Recast every line of the listing below as a JSON list of strings, with one string per line and blank lines omitted.

> _Dataset excerpt_
## BEGIN
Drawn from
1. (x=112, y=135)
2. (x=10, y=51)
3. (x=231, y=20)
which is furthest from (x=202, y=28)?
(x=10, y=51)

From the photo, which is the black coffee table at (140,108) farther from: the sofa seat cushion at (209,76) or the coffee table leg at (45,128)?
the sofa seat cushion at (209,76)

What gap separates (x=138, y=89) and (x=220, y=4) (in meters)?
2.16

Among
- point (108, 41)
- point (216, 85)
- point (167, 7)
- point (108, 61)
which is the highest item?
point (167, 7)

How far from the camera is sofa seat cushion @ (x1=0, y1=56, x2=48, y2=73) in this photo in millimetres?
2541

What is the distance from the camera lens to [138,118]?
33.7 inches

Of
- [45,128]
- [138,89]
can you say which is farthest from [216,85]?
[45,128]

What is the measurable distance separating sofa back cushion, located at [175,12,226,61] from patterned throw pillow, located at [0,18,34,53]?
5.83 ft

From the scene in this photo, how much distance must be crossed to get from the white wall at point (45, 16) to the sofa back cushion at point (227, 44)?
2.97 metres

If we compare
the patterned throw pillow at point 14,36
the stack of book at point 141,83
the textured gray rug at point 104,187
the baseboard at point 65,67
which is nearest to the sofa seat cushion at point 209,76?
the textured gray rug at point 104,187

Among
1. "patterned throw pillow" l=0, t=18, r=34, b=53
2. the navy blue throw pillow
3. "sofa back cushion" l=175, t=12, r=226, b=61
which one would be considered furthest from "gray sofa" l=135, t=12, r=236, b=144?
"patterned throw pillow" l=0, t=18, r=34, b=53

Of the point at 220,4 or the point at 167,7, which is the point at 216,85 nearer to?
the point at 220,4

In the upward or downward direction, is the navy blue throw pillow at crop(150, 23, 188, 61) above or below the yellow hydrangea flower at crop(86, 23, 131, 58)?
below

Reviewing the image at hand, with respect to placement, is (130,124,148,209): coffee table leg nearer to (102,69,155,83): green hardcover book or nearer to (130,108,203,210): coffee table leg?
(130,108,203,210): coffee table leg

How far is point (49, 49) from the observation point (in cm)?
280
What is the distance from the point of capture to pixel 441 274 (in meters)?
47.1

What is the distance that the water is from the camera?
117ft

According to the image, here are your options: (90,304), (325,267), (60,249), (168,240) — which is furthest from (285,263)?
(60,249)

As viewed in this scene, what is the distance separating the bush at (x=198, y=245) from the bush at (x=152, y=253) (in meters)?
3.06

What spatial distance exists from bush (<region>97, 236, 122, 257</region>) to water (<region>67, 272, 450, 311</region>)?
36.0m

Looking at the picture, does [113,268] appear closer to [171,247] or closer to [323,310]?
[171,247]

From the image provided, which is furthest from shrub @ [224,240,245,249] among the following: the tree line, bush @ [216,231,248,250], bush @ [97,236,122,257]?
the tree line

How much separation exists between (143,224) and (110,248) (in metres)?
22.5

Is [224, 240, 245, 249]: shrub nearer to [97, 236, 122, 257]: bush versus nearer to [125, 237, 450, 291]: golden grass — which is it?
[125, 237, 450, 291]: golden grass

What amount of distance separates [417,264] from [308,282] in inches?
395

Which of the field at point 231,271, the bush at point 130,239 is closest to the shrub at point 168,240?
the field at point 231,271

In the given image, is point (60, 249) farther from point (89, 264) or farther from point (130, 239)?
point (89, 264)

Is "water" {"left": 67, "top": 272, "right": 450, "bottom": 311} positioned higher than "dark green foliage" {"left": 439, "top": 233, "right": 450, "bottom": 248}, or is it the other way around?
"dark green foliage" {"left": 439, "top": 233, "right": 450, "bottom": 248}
## END
> _Answer to the exercise_
[
  "Drawn from",
  "1. (x=112, y=135)",
  "2. (x=10, y=51)",
  "3. (x=231, y=20)",
  "which is furthest from (x=202, y=28)?",
  "(x=10, y=51)",
  "From the photo, which is the black coffee table at (140,108) farther from: the sofa seat cushion at (209,76) or the coffee table leg at (45,128)?",
  "the sofa seat cushion at (209,76)",
  "What gap separates (x=138, y=89) and (x=220, y=4) (in meters)?",
  "2.16",
  "Among",
  "- point (108, 41)",
  "- point (216, 85)",
  "- point (167, 7)",
  "- point (108, 61)",
  "which is the highest item?",
  "point (167, 7)",
  "How far from the camera is sofa seat cushion @ (x1=0, y1=56, x2=48, y2=73) in this photo in millimetres?",
  "2541",
  "What is the distance from the camera lens to [138,118]?",
  "33.7 inches",
  "Of",
  "- [45,128]",
  "- [138,89]",
  "can you say which is farthest from [216,85]?",
  "[45,128]",
  "What is the measurable distance separating sofa back cushion, located at [175,12,226,61] from patterned throw pillow, located at [0,18,34,53]?",
  "5.83 ft",
  "From the scene in this photo, how much distance must be crossed to get from the white wall at point (45, 16) to the sofa back cushion at point (227, 44)?",
  "2.97 metres",
  "If we compare",
  "the patterned throw pillow at point 14,36",
  "the stack of book at point 141,83",
  "the textured gray rug at point 104,187",
  "the baseboard at point 65,67",
  "which is nearest to the sofa seat cushion at point 209,76?",
  "the textured gray rug at point 104,187",
  "Among",
  "1. \"patterned throw pillow\" l=0, t=18, r=34, b=53",
  "2. the navy blue throw pillow",
  "3. \"sofa back cushion\" l=175, t=12, r=226, b=61",
  "which one would be considered furthest from \"gray sofa\" l=135, t=12, r=236, b=144?",
  "\"patterned throw pillow\" l=0, t=18, r=34, b=53",
  "Of the point at 220,4 or the point at 167,7, which is the point at 216,85 nearer to?",
  "the point at 220,4",
  "In the upward or downward direction, is the navy blue throw pillow at crop(150, 23, 188, 61) above or below the yellow hydrangea flower at crop(86, 23, 131, 58)?",
  "below",
  "Reviewing the image at hand, with respect to placement, is (130,124,148,209): coffee table leg nearer to (102,69,155,83): green hardcover book or nearer to (130,108,203,210): coffee table leg?",
  "(130,108,203,210): coffee table leg",
  "How far is point (49, 49) from the observation point (in cm)?",
  "280",
  "What is the distance from the point of capture to pixel 441 274 (in meters)?",
  "47.1",
  "What is the distance that the water is from the camera?",
  "117ft",
  "According to the image, here are your options: (90,304), (325,267), (60,249), (168,240) — which is furthest from (285,263)?",
  "(60,249)",
  "As viewed in this scene, what is the distance separating the bush at (x=198, y=245) from the bush at (x=152, y=253) (in meters)?",
  "3.06",
  "What spatial distance exists from bush (<region>97, 236, 122, 257</region>) to water (<region>67, 272, 450, 311</region>)?",
  "36.0m",
  "Looking at the picture, does [113,268] appear closer to [171,247] or closer to [323,310]?",
  "[171,247]",
  "From the image provided, which is furthest from shrub @ [224,240,245,249] among the following: the tree line, bush @ [216,231,248,250], bush @ [97,236,122,257]?",
  "the tree line",
  "How much separation exists between (143,224) and (110,248) (in metres)?",
  "22.5",
  "Is [224, 240, 245, 249]: shrub nearer to [97, 236, 122, 257]: bush versus nearer to [125, 237, 450, 291]: golden grass — which is it?",
  "[125, 237, 450, 291]: golden grass",
  "What amount of distance separates [417,264] from [308,282] in inches?",
  "395",
  "Which of the field at point 231,271, the bush at point 130,239 is closest to the shrub at point 168,240?",
  "the field at point 231,271",
  "In the given image, is point (60, 249) farther from point (89, 264) or farther from point (130, 239)?",
  "point (89, 264)",
  "Is \"water\" {\"left\": 67, \"top\": 272, \"right\": 450, \"bottom\": 311} positioned higher than \"dark green foliage\" {\"left\": 439, \"top\": 233, \"right\": 450, \"bottom\": 248}, or is it the other way around?",
  "\"dark green foliage\" {\"left\": 439, \"top\": 233, \"right\": 450, \"bottom\": 248}"
]